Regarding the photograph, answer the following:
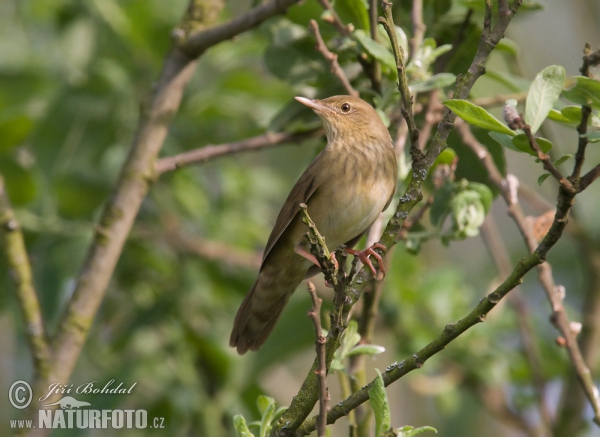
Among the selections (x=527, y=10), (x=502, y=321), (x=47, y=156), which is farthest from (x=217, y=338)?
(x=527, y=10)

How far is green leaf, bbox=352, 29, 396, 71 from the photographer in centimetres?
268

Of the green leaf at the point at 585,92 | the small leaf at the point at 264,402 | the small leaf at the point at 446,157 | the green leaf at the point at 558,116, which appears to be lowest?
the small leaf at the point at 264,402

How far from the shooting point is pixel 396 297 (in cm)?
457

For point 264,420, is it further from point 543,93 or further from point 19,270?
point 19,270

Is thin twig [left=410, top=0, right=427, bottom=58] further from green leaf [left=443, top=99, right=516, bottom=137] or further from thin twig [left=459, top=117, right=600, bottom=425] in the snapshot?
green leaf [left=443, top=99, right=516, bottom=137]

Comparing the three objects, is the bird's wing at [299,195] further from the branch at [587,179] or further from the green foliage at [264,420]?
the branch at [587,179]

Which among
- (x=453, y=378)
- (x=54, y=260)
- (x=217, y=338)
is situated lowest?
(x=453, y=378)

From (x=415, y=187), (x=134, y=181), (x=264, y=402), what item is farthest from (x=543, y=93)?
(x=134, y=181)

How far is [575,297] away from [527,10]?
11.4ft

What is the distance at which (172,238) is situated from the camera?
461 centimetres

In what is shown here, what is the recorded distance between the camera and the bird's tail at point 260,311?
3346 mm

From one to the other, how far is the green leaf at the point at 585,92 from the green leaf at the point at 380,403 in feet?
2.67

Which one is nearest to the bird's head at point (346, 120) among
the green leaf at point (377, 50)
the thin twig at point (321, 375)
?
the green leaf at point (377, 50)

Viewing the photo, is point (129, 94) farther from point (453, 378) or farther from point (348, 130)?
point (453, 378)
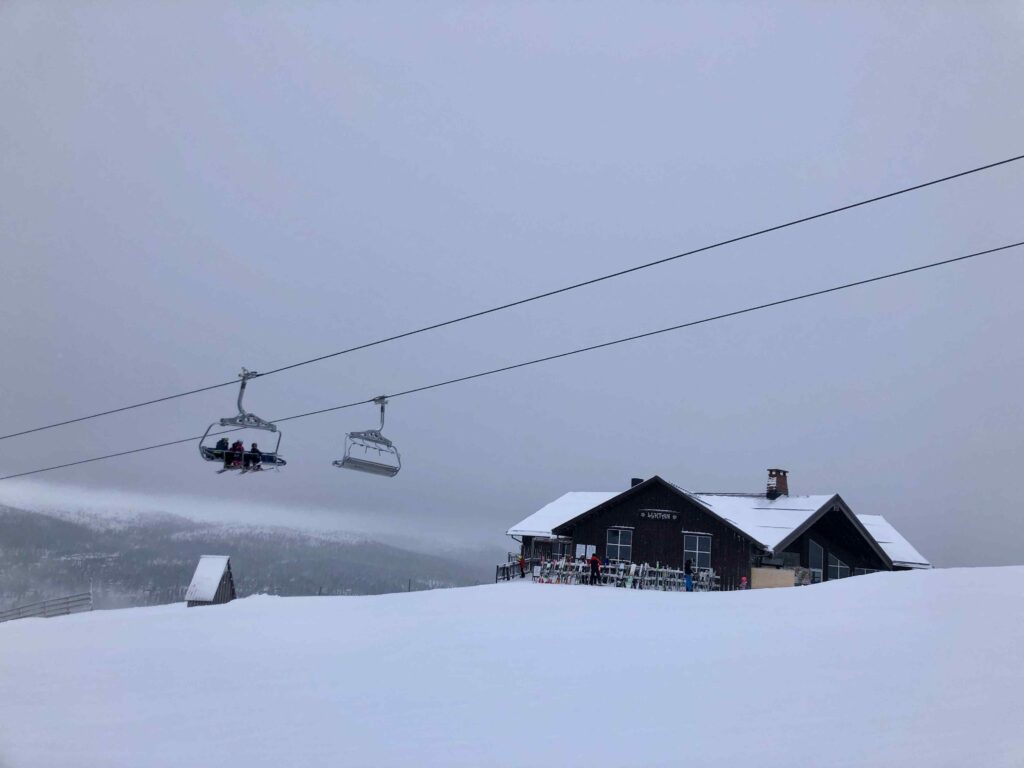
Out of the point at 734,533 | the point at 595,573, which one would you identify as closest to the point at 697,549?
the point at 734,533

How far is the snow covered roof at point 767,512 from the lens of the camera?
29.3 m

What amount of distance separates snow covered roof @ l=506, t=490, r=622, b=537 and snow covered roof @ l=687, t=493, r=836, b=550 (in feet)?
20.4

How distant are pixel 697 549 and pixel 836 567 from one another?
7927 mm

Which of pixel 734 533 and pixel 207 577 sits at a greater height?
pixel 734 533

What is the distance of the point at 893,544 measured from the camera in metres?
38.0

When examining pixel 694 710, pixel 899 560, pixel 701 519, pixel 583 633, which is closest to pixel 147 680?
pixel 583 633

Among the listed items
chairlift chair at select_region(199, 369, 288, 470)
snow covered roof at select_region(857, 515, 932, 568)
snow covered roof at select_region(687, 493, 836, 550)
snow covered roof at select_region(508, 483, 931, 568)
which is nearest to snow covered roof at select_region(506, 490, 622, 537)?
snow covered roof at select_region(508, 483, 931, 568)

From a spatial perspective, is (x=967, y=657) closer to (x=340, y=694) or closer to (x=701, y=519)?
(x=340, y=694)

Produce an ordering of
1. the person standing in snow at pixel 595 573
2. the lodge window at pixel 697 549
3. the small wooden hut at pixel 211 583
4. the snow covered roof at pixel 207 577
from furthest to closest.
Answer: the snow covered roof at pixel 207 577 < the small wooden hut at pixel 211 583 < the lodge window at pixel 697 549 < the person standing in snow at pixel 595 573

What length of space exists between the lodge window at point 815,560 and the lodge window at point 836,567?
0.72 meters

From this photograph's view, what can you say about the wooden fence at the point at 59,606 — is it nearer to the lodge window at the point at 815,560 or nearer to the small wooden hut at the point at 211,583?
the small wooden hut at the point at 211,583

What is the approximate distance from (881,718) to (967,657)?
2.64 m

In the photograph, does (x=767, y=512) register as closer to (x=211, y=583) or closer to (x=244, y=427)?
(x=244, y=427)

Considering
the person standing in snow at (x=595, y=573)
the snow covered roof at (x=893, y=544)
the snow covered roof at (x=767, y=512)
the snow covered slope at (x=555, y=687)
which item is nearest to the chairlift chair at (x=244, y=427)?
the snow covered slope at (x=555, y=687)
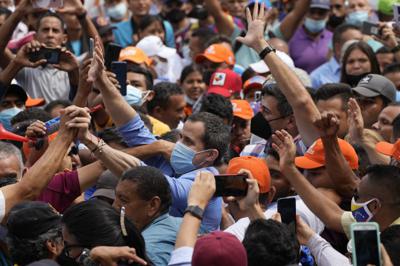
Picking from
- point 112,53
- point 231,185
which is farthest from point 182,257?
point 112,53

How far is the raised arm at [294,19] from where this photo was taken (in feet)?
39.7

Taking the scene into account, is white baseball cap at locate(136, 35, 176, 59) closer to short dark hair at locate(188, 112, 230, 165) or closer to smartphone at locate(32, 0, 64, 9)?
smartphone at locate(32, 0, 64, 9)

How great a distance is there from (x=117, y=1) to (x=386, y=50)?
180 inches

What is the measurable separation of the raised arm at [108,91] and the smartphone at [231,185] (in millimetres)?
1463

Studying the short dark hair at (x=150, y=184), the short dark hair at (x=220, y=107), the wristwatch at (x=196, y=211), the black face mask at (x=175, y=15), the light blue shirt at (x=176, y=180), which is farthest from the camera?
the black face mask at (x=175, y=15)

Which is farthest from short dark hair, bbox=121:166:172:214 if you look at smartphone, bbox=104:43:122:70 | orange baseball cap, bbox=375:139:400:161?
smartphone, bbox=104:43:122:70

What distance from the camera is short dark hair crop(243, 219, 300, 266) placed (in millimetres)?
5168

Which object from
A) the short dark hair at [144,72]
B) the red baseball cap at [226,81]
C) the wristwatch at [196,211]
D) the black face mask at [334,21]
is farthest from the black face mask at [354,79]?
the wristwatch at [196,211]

- - - -

● **WORK TO BE COMPLETED**
Rewrite the entire listing above with every "millimetres" changed to "millimeters" and everything else kept the same. Omit the pictures.

● **RESULT BELOW**
Regarding the photograph, answer the following:
Among the selections (x=527, y=10), (x=502, y=321), (x=47, y=156), which is farthest from (x=217, y=338)?
(x=527, y=10)

How far is green leaf, bbox=352, 29, 396, 71 from the photographer in centimetres?
268

Of the green leaf at the point at 585,92 | the small leaf at the point at 264,402 | the small leaf at the point at 446,157 | the green leaf at the point at 558,116, which appears to be lowest?
the small leaf at the point at 264,402

How far from the shooting point is pixel 396 297 (in cm)?
457

For point 264,420, is it further from point 543,93 or further from point 19,270?
point 19,270

Is thin twig [left=410, top=0, right=427, bottom=58] further from green leaf [left=443, top=99, right=516, bottom=137] or further from thin twig [left=459, top=117, right=600, bottom=425] in the snapshot?
green leaf [left=443, top=99, right=516, bottom=137]

Comparing the three objects, is the bird's wing at [299,195] further from the branch at [587,179] or further from the green foliage at [264,420]?
the branch at [587,179]

Which among
- (x=453, y=378)
- (x=54, y=260)
- (x=217, y=338)
is situated lowest?
(x=453, y=378)

From (x=415, y=187), (x=134, y=181), (x=264, y=402), what item is farthest from (x=543, y=93)?
(x=134, y=181)

How far is [575,297] away from [527,10]?
11.4ft

What is the distance at which (172,238) is situated from the camera?
461 centimetres

In what is shown here, what is the recorded distance between the camera and the bird's tail at point 260,311?
3346 mm

From one to the other, how far is the green leaf at the point at 585,92 from the green leaf at the point at 380,403 in feet?
2.67

Which one is nearest to the bird's head at point (346, 120) among
the green leaf at point (377, 50)
the thin twig at point (321, 375)
?
the green leaf at point (377, 50)

Viewing the photo, is point (129, 94) farther from point (453, 378) or farther from point (348, 130)?
point (453, 378)
Out of the point at 734,533 | the point at 595,573, which one would you identify as closest to the point at 697,549?
the point at 734,533

How far is the snow covered roof at point 767,512 from the lens of the camera?
29.3 m

What amount of distance separates snow covered roof @ l=506, t=490, r=622, b=537 and snow covered roof @ l=687, t=493, r=836, b=550 (in feet)?
20.4

How distant are pixel 697 549 and pixel 836 567 from one another?
7927 mm

Which of pixel 734 533 and pixel 207 577 sits at a greater height?
pixel 734 533

What is the distance of the point at 893,544 measured from the camera in metres?
38.0

When examining pixel 694 710, pixel 899 560, pixel 701 519, pixel 583 633, which is closest to pixel 147 680?
pixel 583 633

Among the listed items
chairlift chair at select_region(199, 369, 288, 470)
snow covered roof at select_region(857, 515, 932, 568)
snow covered roof at select_region(687, 493, 836, 550)
snow covered roof at select_region(508, 483, 931, 568)
which is nearest to snow covered roof at select_region(506, 490, 622, 537)?
snow covered roof at select_region(508, 483, 931, 568)

From a spatial perspective, is (x=967, y=657) closer to (x=340, y=694) or closer to (x=701, y=519)?
(x=340, y=694)

Produce an ordering of
1. the person standing in snow at pixel 595 573
2. the lodge window at pixel 697 549
3. the small wooden hut at pixel 211 583
4. the snow covered roof at pixel 207 577
from furthest to closest.
Answer: the snow covered roof at pixel 207 577 < the small wooden hut at pixel 211 583 < the lodge window at pixel 697 549 < the person standing in snow at pixel 595 573

What length of space exists between the lodge window at point 815,560 and the lodge window at point 836,567?
0.72 meters

From this photograph's view, what can you say about the wooden fence at the point at 59,606 — is it nearer to the lodge window at the point at 815,560 or nearer to the small wooden hut at the point at 211,583?
the small wooden hut at the point at 211,583

What is the approximate distance from (881,718) to (967,657)?
2.64 m

In the photograph, does (x=767, y=512) register as closer to (x=211, y=583) or closer to (x=244, y=427)?
(x=244, y=427)

Considering
the person standing in snow at (x=595, y=573)
the snow covered roof at (x=893, y=544)
the snow covered roof at (x=767, y=512)
the snow covered slope at (x=555, y=687)
which item is nearest to the chairlift chair at (x=244, y=427)?
the snow covered slope at (x=555, y=687)
Picking from
- point 112,53
- point 231,185
which is farthest from point 182,257?
point 112,53

How far is the raised arm at [294,19] from where this photo was taken (in feet)?
39.7

Taking the scene into account, is white baseball cap at locate(136, 35, 176, 59) closer to short dark hair at locate(188, 112, 230, 165) or closer to smartphone at locate(32, 0, 64, 9)?
smartphone at locate(32, 0, 64, 9)

How great a distance is there from (x=117, y=1) to (x=386, y=50)?
180 inches

What is the measurable separation of the raised arm at [108,91] and the smartphone at [231,185] (in millimeters)?
1463

Studying the short dark hair at (x=150, y=184), the short dark hair at (x=220, y=107), the wristwatch at (x=196, y=211), the black face mask at (x=175, y=15), the light blue shirt at (x=176, y=180), which is farthest from the camera?
the black face mask at (x=175, y=15)

Which is farthest from short dark hair, bbox=121:166:172:214 if you look at smartphone, bbox=104:43:122:70 | orange baseball cap, bbox=375:139:400:161?
smartphone, bbox=104:43:122:70

What distance from the camera is short dark hair crop(243, 219, 300, 266) placed (in millimeters)?
5168

Which object from
A) the short dark hair at [144,72]
B) the red baseball cap at [226,81]
C) the wristwatch at [196,211]
D) the black face mask at [334,21]
is farthest from the black face mask at [354,79]?
the wristwatch at [196,211]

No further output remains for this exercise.